Eval CI on prompts is the simplest discipline that prevents the most production embarrassment.
The 2026 evals + observability stack
- Evals frameworks: Braintrust, Ragas (RAG-specific), DeepEval, Inspect Evals (UK AISI), OpenAI evals, Patronus.
- Tracing: Langfuse, Braintrust, Phoenix, LangSmith, OpenLLMetry / OpenTelemetry-native.
- Prompt registries: Braintrust, Vellum, Langfuse, PromptLayer.
- Production grading: Patronus, Lakera, custom.
- Dashboards: rolled into the above or built in Grafana / Metabase.
A credible 2026 stack: Langfuse for traces + prompt registry, Braintrust for evals, Lakera for safety guardrails, OpenLLMetry for OTel-native shops.
Antipatterns
- No evals. Every prompt change is a hope.
- LLM-as-judge with no human calibration. The judge silently drifts; you trust noise.
- Vibes-based "spot-check". Doesn't scale, doesn't catch regressions, doesn't survive headcount turnover.
- Tracing only failures. You need samples of successes to know what good looks like.
- Mixing dev and prod prompts in the same registry without version IDs. You won't know which version answered which user.
- Treating evals as one-time launch readiness. Drift starts immediately after launch.
FAQ
What are LLM evals in 2026?
Systematic tests against a golden set of inputs scored with a rubric. Standard for any production LLM feature. See the evals glossary entry.
Should I use LLM-as-judge or human grading?
Both. LLM-as-judge for cheap automation across the whole golden set; human grading for ~10% to calibrate the judge and catch its drift.
Best tools for LLM evals and tracing in 2026?
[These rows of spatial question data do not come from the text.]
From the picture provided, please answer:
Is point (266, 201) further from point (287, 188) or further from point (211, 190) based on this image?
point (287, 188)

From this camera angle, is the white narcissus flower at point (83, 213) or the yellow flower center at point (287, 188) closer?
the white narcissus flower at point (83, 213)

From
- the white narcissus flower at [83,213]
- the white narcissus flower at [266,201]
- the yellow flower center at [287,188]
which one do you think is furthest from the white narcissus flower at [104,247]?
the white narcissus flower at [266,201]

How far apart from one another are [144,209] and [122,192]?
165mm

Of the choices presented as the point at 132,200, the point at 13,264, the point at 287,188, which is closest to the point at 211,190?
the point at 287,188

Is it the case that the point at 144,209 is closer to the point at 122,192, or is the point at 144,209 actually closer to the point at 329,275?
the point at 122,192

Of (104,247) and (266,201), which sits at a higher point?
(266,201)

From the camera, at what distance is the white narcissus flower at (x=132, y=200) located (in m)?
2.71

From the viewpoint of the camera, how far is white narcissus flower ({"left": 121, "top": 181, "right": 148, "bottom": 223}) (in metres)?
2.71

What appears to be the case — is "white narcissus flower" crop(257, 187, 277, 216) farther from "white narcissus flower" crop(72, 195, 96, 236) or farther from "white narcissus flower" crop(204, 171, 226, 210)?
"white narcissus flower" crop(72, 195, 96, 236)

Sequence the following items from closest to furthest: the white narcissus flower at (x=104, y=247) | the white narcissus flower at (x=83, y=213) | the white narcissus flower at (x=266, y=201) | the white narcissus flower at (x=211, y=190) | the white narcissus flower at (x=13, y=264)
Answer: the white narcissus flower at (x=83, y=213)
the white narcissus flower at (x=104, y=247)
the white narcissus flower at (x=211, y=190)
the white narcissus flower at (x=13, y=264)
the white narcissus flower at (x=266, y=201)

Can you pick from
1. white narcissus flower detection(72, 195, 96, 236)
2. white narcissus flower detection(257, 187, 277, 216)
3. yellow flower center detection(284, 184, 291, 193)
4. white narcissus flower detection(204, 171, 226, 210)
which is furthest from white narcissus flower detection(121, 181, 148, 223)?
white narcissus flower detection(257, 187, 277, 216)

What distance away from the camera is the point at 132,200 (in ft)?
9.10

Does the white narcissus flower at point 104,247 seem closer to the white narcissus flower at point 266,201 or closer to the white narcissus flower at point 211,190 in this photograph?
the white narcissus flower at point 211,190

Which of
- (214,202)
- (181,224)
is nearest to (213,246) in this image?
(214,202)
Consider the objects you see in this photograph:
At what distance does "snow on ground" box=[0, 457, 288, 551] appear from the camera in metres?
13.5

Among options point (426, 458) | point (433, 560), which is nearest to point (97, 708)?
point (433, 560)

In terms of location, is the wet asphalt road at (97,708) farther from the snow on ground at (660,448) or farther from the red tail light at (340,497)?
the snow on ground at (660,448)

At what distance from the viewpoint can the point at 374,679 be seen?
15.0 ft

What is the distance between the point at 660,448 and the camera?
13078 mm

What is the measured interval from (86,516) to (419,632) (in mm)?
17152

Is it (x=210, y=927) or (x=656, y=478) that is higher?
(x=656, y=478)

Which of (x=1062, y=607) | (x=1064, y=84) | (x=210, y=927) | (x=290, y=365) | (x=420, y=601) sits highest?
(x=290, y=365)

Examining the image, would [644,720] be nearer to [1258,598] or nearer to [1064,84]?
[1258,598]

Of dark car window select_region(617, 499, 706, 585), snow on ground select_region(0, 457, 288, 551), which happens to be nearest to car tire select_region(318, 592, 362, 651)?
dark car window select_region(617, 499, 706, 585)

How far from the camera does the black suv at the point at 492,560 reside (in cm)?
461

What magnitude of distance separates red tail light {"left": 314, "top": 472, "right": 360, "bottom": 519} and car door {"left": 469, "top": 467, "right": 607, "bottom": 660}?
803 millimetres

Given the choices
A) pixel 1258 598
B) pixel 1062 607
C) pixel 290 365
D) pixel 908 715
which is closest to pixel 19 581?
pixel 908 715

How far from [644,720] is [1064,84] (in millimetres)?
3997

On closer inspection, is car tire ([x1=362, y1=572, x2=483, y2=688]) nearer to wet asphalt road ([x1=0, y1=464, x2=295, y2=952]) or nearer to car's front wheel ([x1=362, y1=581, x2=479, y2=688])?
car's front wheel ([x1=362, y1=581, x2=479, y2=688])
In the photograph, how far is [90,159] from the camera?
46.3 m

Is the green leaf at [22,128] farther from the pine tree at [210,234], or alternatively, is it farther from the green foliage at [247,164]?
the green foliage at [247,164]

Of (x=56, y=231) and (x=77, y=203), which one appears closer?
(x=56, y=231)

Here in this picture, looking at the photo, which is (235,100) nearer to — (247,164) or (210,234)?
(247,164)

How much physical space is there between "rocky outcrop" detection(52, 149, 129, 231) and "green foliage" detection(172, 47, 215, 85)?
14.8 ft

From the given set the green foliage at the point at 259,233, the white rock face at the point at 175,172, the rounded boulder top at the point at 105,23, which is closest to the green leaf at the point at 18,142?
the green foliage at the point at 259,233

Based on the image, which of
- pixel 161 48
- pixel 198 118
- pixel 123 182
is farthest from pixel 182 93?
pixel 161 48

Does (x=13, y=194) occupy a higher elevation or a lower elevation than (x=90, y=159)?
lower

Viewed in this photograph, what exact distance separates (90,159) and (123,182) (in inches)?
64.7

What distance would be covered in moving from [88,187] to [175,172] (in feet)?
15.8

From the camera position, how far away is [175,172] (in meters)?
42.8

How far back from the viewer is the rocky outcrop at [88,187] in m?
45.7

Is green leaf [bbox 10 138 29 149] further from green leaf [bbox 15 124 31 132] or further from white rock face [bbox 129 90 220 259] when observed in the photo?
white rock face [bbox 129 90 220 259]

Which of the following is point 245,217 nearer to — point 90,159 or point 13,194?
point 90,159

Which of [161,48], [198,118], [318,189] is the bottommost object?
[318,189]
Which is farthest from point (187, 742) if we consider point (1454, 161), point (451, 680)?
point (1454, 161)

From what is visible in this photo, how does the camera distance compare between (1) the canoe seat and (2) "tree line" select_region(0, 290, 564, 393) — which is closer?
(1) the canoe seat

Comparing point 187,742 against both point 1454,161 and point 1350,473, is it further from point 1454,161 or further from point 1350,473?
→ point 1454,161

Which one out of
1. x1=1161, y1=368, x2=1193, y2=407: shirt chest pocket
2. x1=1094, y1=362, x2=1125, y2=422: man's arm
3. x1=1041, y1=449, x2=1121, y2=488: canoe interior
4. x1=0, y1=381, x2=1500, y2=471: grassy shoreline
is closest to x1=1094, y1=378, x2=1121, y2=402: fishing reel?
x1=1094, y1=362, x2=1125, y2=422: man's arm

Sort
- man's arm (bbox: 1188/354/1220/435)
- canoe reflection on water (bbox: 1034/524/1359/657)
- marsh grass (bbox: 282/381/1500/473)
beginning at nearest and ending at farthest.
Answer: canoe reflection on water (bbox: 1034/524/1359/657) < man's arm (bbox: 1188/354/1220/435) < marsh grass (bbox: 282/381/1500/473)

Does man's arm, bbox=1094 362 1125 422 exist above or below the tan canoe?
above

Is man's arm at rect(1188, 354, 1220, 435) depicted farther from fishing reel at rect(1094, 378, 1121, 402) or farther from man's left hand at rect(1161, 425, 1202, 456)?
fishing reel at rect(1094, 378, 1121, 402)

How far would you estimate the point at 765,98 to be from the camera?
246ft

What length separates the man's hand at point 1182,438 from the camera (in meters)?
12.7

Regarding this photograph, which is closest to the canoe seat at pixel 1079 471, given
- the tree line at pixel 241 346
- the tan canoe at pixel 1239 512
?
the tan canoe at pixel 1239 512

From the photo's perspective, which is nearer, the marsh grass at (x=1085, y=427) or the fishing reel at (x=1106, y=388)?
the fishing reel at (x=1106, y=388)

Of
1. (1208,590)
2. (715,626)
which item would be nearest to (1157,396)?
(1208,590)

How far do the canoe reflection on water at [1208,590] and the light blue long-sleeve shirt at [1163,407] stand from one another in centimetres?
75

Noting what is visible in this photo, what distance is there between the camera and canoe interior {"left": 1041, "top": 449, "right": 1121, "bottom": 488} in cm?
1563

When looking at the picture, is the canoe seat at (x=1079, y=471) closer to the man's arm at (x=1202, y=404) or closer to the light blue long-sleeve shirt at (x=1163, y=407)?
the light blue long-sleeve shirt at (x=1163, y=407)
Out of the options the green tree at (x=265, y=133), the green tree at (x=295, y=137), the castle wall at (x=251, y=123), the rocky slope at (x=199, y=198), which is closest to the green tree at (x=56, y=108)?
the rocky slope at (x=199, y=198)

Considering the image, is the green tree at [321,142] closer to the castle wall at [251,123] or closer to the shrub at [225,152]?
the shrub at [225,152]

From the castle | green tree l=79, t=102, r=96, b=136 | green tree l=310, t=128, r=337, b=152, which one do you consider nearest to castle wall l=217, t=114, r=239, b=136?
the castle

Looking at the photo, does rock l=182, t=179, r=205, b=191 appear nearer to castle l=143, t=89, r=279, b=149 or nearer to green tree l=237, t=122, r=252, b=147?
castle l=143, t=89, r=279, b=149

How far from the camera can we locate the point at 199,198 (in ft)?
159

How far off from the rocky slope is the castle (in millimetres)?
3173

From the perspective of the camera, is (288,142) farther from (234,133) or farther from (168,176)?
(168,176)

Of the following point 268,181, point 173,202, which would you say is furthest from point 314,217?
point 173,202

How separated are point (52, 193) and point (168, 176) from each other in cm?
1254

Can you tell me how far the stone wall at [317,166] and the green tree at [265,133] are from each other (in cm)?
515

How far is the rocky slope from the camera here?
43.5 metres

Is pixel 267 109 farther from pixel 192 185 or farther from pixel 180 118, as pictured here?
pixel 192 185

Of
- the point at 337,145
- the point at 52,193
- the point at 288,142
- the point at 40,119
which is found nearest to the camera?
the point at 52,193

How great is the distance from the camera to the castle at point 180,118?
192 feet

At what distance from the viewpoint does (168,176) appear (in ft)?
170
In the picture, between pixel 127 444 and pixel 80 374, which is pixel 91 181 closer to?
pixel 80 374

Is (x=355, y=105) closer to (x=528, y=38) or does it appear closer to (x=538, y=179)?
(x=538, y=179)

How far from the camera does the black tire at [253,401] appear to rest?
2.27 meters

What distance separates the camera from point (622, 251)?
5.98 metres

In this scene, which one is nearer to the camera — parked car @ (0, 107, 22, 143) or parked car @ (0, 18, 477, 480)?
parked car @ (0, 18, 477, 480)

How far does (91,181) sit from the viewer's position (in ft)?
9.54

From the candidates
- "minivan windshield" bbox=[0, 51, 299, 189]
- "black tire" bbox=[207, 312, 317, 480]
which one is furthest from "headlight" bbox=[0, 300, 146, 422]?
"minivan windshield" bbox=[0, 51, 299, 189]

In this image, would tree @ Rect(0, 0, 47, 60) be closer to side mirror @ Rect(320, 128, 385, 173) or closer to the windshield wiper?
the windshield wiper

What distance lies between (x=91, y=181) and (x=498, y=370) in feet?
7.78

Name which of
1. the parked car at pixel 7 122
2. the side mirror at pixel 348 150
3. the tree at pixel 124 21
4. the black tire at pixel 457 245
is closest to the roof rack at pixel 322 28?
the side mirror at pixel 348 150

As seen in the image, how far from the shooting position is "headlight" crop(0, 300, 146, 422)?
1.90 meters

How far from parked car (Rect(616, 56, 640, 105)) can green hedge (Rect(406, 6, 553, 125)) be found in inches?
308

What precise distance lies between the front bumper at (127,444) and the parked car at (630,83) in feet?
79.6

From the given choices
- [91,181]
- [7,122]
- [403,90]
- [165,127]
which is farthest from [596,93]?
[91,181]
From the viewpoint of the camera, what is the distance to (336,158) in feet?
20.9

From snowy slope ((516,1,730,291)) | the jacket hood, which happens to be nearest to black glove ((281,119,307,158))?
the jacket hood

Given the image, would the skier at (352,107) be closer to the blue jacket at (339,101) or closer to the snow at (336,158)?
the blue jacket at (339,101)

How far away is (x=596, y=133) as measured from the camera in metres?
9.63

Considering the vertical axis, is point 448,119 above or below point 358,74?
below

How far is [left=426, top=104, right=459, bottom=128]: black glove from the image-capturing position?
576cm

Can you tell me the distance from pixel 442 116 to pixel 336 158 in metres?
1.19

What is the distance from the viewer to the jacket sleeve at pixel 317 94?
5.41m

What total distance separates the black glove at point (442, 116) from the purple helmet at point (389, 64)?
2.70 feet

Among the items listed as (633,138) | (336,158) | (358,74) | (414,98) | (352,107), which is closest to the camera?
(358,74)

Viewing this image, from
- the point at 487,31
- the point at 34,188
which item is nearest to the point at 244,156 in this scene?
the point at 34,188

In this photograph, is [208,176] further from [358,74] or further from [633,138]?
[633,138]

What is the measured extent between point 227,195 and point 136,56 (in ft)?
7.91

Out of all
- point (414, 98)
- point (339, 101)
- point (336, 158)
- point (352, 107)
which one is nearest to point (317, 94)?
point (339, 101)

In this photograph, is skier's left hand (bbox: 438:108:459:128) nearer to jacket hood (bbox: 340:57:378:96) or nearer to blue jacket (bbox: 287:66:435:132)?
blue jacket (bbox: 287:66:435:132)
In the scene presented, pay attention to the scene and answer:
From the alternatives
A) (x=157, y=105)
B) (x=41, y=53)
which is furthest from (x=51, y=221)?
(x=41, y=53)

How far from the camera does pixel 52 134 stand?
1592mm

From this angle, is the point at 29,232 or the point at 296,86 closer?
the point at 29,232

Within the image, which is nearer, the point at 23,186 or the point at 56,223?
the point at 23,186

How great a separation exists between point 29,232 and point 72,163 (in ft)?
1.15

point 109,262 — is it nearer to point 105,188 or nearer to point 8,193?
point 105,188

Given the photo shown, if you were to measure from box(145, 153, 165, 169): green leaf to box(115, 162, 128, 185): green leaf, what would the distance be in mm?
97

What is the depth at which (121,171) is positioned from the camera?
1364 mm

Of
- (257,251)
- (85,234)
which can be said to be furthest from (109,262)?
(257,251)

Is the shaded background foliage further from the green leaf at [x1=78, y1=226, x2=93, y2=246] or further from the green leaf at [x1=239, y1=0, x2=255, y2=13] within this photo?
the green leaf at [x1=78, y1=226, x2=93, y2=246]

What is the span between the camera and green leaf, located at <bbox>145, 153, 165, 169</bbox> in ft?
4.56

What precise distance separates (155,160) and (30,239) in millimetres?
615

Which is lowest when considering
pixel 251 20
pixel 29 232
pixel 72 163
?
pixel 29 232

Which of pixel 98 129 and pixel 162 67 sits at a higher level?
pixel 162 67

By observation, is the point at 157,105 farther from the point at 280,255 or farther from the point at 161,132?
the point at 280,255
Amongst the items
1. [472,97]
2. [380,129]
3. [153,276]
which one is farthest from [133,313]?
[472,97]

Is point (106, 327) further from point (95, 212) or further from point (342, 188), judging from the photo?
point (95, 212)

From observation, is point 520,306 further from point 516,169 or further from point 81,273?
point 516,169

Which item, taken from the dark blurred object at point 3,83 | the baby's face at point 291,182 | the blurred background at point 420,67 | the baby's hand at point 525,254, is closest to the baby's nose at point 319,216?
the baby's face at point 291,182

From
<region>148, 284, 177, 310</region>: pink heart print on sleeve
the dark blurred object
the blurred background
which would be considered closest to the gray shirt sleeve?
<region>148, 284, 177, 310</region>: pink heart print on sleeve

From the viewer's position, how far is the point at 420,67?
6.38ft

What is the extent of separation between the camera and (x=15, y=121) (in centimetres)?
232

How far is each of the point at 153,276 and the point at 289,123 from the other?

Braintrust + Langfuse cover most needs. Ragas for RAG-specific. Inspect Evals from UK AISI for safety-focused work.
How big should my golden set be?
50 to start, 200-500 for serious evaluation. Quality of cases matters more than quantity — cover edge cases that have actually broken in production.
How do I catch regressions when prompts change?
Run the golden set on every prompt change. Block deploy if pass rate drops more than ~3 percentage points. Track version IDs in tracing so you can attribute regressions.
Last updated: 2026-06-01 · Author: Onur Hüseyin Koçak.